08/16/2012: The Last Meeting

We have our last meeting tomorrow because I'm leaving the day after. I finally got the rest of the mark-ups for Tamil and Bulgarian. Also I got an e-mail from a student from Ani who she asked to mark up the sentences in Chinese Mandarin. She sent me the mark up on the first category (non-literal noun phrases). I won't have time to do analysis on all of them until she gets them done. This won't be until after I head home but I will get to include it in the final report.

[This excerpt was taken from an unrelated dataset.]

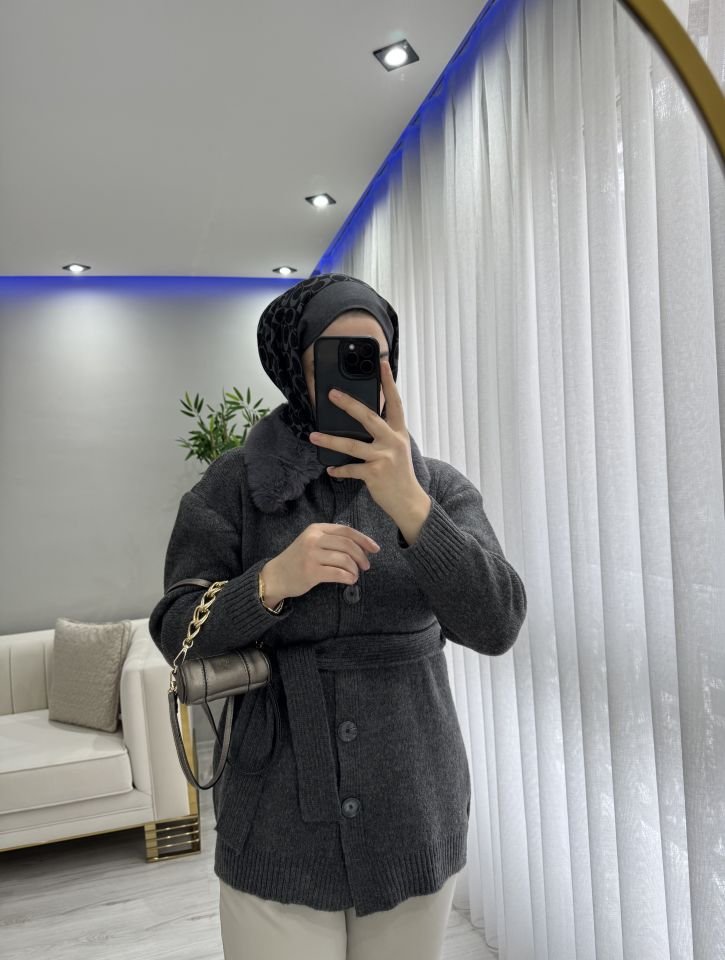 Yakası kürklü hırka füme renk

                She also marked up the translations different than the other two even though Ani sent her the tags that she used. The problem is that Chinese is structured different than Bulgarian and most other language. She added two categories because the Chinese structure makes some different errors. Actually Mandarin had the same amount of mistranslations as Tamil but they weren't all the same phrases. Most of them overlapped because in both situations only 3 sentences didn't translated in both languages.  And the last thing I looked at with the unfinished Chinese mark-up was that all three language couldn't translate 9 out of 17 in the non-literal noun phrase category (52%). That is pretty impressive that together they couldn't translate half of the phrases. I mean I guess it's not really cool because things aren't being translated but it helps my cause.

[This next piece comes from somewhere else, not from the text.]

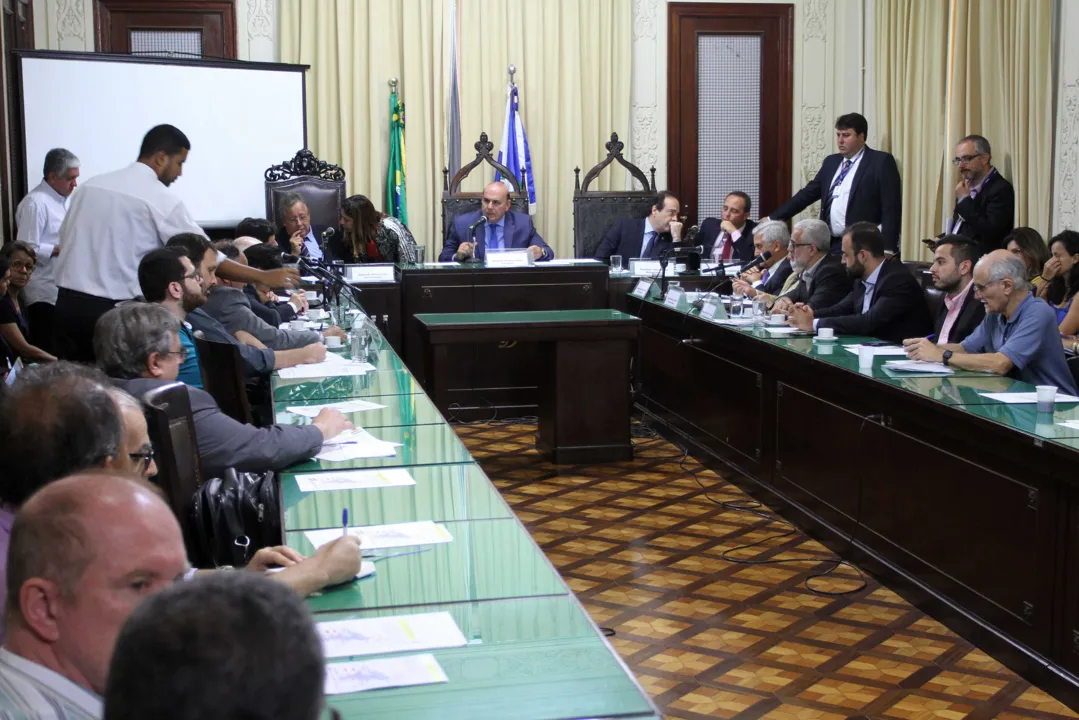 Estiveram presentes o secretário estadual de Transportes, Rodrigo Vieira, e membros da sociedade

                For the rest of the basic stats for categories. For Bulgarian the familiar non-literal verb phrases 40% didn't translate. This makes sense again because the words in the phrase are supposed to relate to the non-literal meaning. The idiom category, where the words don't relate to the non-literal meaning had 83% that didn't translate. This makes sense because if the words don't help you remember the meaning than it is more likely that it won't translate. The last category is phrasal verbs and this had 47% that didn't translate. Then overall 53% of the of the non-literal phrases didn't translate.

                It was a little different for Tamil. Tamil did a little better at the idiom category, 66% of the phrases weren't translated correctly. This time non-literal noun phrases were more tricky to translate than familiar non-literal verb phrases. However some of the noun phrases were pretty out there and not familiar but Bulgarian translation did better at them. Then for phrasal verbs 64% of the phrases didn't translate correctly. Then overall 65% of the phrases didn't translate, which is more than Bulgarian. We do know that the structure of the Tamil sentences is more different to English than Bulgarian. This may be why overall Tamil had more garbled translations.

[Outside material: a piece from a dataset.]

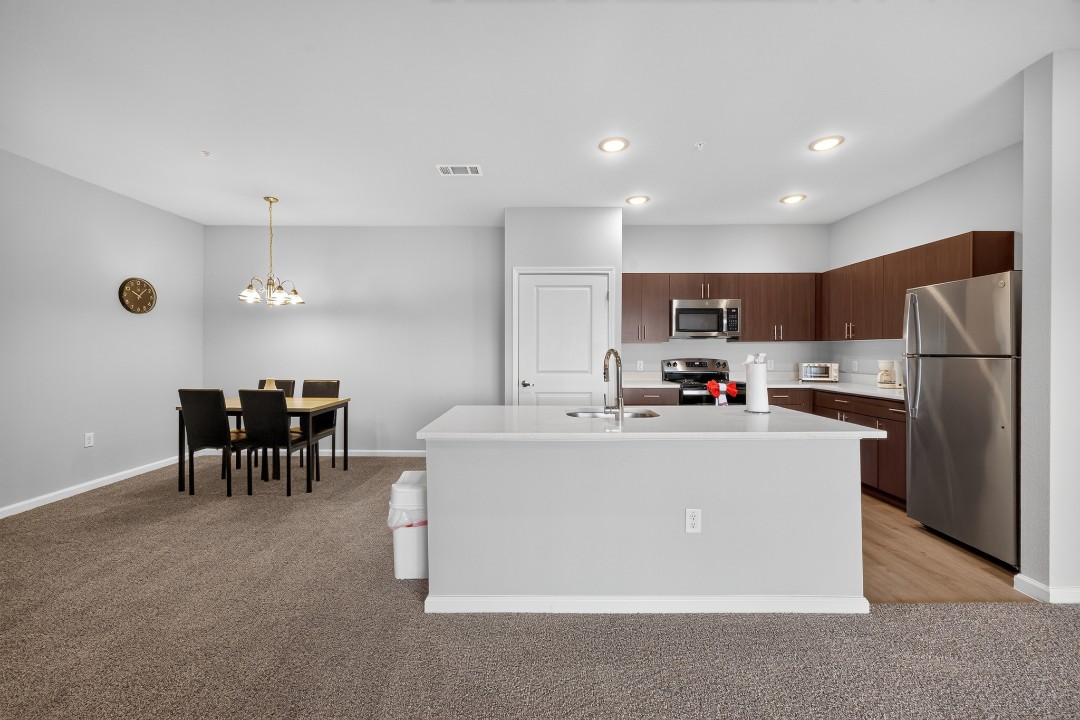 Whitewing Flats · Unit 1303 1/1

                Also we finally finalized a mixture of positive and negative questions for the Mechanical Turk study. We sent out a 4th patch with these altered questions. This time though people didn't respond as quickly. Maybe people got sick of answering questions on our leads or something. Anyway we still are getting results but they are not full yet. However because we are starting to part Ethan took the responses we had from that batch and ran some of the same tests he ran on the other batches and so far the results look a lot better. There is higher agreement and their might actually be correlations between the questions now.

                Then with all the different sets of libsvm test with different features Robin got up to a 87% accuracy of categorizing interesting and boring leads. That is pretty cool. We wanted to get it higher but that is always the case.